SELECTED PASSAGE below:

The fascination with the fairytale and fantasy world of supernatural beings can also be observed in the work of Dominik Styk. His striped textile objects connect the human with mushroom, plant or animal elements. These fairy-tale connections are based on his original theatrical and performative background. Indeed, many of his works can serve as objects, costumes and puppets, drawing the audience into an illusory play set in a world where our bodies have morphed and become the breeding ground for new forms of life. This playful allusion seemingly takes us back to childhood, a utopian world where good and evil are pure and in balance. Only in this world we no longer find people of our own kind, they have somehow sublimated out of their clothes.
András Cséfalvay also guides us through a benevolent dystopia in his video. The narrators of his stories, characters from the past or the future, use the language of metaphor and allegory to warn us of the doom of their present. Their alternative reality represents all kinds of minorities: human, animal and inanimate. In doing so, they restore the voice of all entities that seem to have lost their voice or have long been silenced by the dominant interpretation of the world.

End of SELECTED PASSAGE.

**YOUR OBJECTIVE**:
Print the stretch of the passage on Dominik Styk and András Cséfalvay that starts at the words "András Cséfalvay also" and stops after the words "of the world.", word for word.

DATASET SECTION below:

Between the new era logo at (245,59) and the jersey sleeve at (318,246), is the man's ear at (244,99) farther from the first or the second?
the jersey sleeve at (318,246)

End of DATASET SECTION.

**PROBLEM SOLUTION**:
András Cséfalvay also guides us through a benevolent dystopia in his video. The narrators of his stories, characters from the past or the future, use the language of metaphor and allegory to warn us of the doom of their present. Their alternative reality represents all kinds of minorities: human, animal and inanimate. In doing so, they restore the voice of all entities that seem to have lost their voice or have long been silenced by the dominant interpretation of the world.